* COMPLETE THE FOLLOWING *
1. Answer these questions from the Disneyland update, one per line:
(a) How many nights per week are the Imagineers working on World of Color?
(b) How many spectators was Paradise Park originally claimed to hold?
(c) At what time does the first World of Color show now start?
2. Copy the Disneyland update from "The hype for" to "to be mandatory.", swapping "Paradise Bay" for "Paradise Lagoon".

* READING TEXT *
########################################
Now that spring break is over, Disneyland and California Adventure head into a few weeks of relatively light crowds and calm days through the end of May, but the sense of urgency back in the Team Disney Anaheim administration building seems to be ratcheting up by the minute.
The Imagineers working five or six nights per week on World of Color are down to some tinkering with most of the show programmed, but the Anaheim managers are now realizing this show and the one million Annual Passholders that have built up in recent years are about to rewrite the book on theme park operations this summer.
In this update we’ll fill you in on the corporate fire alarm Bob Iger recently pulled over his World of Color concerns and what it all means for you in the coming months, as well as all the usual rumors from Disneyland. Got that granola bar out of its wrapper yet? Have that imported mineral water
poured now? Well then let's get going shall we? - Al
it's a small world of color
The World of Color show has been well documented as the latest, greatest, and most expensive of the modern Disney theme park spectaculars. As part of the 1 Billion dollar extreme makeover for California Adventure that was set in motion three years ago, World of Color was lavished with money, talent and passion by some of the best minds currently working in the themed entertainment industry.
The hype for this show amongst Disney fans is perhaps now at such a fever pitch that nothing short of a UFO landing in Paradise Bay could live up to the expectations, and that has the executive suits and strategic planners in TDA willing to do anything to handle the maddening crowds they expect to descend this summer. The plans TDA has for this will have Anaheim veterans drafting entirely new strategies for getting to the parks and seeing World of Color, while the summer tourists will be staring at their park entertainment guides and realizing that afternoon naps are going to have to be mandatory.
Part of the new strategy TDA is drafting for DCA is rooted in some problems that have recently popped up with the nicely themed and very handsome Paradise Park, the custom built amphitheater designed specifically for the World of Color show. WDI sold the concept of Paradise Park to the Anaheim executives a few years ago on the claim that it would hold the same number of spectators as the popular Fantasmic! show at Disneyland does with 9,000 viewers. That 9,000 viewers per show number was then used by the sharp pencil boys to help amortize the cost for the lavish amphitheater and boost the budget for the 100+ Million dollar show.
But recently, after gaggles of TDA cubicle dwellers were pressured by their bosses to stay late and act as guinea pigs to simulate crowds of park visitors inside the roped areas, it was discovered that Paradise Park actually holds a much smaller number that is closer to 6,000. And the periphery of that viewing area (mainly towards the back and near the Golden Zephyr) equaling about 1,500 of those spaces, offers a noticeably crummy view that prevents you from seeing most of the shows best effects. The sweet spot for viewing areas, in the middle towards the middle tiers, has room for only about 2,500 people (and it helps if you are tall).
That late realization has TDA planners scrambling to try and carve out more viewing area, as well as rewriting the book on theme park operations. (In addition to starting a blame game for the industrial engineers and planners that swore Paradise Park would hold 9,000.) The recently green-lighted plan to cope with the problem has the 27 minute long World of Color now performing three times per night, seven nights per week, through at least the end of summer. The times that TDA is now working with have the first World of Color show at 9:00 p.m., with additional shows every 75 minutes at 10:15 p.m. and again at 11:30 p.m.
########################################
* ENTRIES *

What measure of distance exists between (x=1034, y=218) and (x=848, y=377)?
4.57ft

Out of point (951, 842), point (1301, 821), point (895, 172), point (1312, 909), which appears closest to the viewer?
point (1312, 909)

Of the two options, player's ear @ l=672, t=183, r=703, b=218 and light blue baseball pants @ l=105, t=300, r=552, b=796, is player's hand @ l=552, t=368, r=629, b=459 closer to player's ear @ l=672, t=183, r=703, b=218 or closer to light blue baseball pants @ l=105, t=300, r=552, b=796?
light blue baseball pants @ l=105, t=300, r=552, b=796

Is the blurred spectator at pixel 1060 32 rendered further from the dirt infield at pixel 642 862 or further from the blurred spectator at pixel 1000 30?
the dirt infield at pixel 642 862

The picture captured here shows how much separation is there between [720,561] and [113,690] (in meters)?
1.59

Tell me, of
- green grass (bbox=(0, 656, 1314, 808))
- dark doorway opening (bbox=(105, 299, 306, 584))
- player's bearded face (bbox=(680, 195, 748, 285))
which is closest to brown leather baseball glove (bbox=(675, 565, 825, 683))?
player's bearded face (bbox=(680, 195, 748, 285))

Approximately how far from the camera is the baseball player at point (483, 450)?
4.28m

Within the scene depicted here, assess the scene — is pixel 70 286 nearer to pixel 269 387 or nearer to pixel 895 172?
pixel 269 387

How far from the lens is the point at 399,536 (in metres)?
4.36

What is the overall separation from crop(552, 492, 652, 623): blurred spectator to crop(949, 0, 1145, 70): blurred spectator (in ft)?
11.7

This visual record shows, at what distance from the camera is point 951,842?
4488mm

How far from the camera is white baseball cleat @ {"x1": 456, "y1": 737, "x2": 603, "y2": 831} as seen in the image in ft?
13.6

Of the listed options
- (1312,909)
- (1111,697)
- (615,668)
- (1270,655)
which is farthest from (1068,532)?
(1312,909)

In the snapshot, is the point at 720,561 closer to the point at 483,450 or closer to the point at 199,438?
########################################
* THE RESULTS *
1.
(a) Five or six nights per week.
(b) 9,000 spectators.
(c) 9:00 p.m.

2.
The hype for this show amongst Disney fans is perhaps now at such a fever pitch that nothing short of a UFO landing in Paradise Lagoon could live up to the expectations, and that has the executive suits and strategic planners in TDA willing to do anything to handle the maddening crowds they expect to descend this summer. The plans TDA has for this will have Anaheim veterans drafting entirely new strategies for getting to the parks and seeing World of Color, while the summer tourists will be staring at their park entertainment guides and realizing that afternoon naps are going to have to be mandatory.